Debra Craine
Attend an evening with Andre Agassi

If you’ve got it, flaunt it. At least that’s what the Royal Ballet is doing with its three-year-old Sleeping Beauty staging. There are almost two dozen performances of it scheduled in the current run, and who can blame them? This is an enchanting and magnificent production that honours the work’s 19th-century Russian roots along with its special place in postwar British ballet.
It may be the most sumptuous fairytale you have ever seen. The stunning vision of Petipa’s haut-classical choreography is matched by the glowing spectacle of Oliver Messel’s original 1946 designs (The Sleeping Beauty reopened the Royal Opera House after the Second World War, a blaze of opulence at a time of austerity). And though Peter Farmer’s new costumes are so pale they look in need of a blood transfusion, it’s the full visual panoply that astounds.
The production, staged by Monica Mason and Christopher Newton (after Ninette de Valois and Nicholas Sergeyev), moves beautifully, a vibrant, exhilarating, deliriously classical feast for corps de ballet, soloists and principals alike. And when you have the Russian conductor Valeriy Ovsyanikov in the pit, the music soars. He mines Tchaikovsky’s great score for every ounce of sweeping grandeur and dramatic expectation.
Our first night Aurora was Sarah Lamb, here returning to a starring role after almost a year off due to injury. Her fans were out in force, showering the stage with flowers as she took her curtain call. Lamb’s first entrance had been a little tentative, as if her teenage princess wasn’t quite sure why all these fabulous people were gathered together in her honour. But Lamb quickly dispelled any doubts as she took up the challenge of the Rose Adagio, delivering Aurora’s famous balances so slowly that the orchestra almost ran out of music. Her subsequent solo was gentle and very girlish; her Vision Scene was full of creamy textures; her Grand Pas elegant and commanding.
Ivan Putrov was her Prince, and rather a haughty one at that, though when he was confronted by the sleeping Aurora he very sweetly worked out that the way to wake her was with a kiss. His own dancing flowed with assurance.

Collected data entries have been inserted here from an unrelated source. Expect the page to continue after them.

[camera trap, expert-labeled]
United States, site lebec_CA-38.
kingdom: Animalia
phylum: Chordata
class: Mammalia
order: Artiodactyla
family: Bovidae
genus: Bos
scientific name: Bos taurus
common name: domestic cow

As the Lilac Fairy, Marianela Nuñez was the heart of the ballet, the fairy godmother whose beneficent power can overturn the evil curse that sends Aurora to sleep for a hundred years (as long as the right man comes along, of course). Nuñez is a generous and happy dancer who transmits these qualities in a way no other ballerina can; her Lilac shimmered over the entire production. Genesia Rosato was incredibly glamorous as the wicked witch Carabosse, while Laura Morera (with help from Steven McRae) managed to make the Bluebird variation a proper little ballet all its own.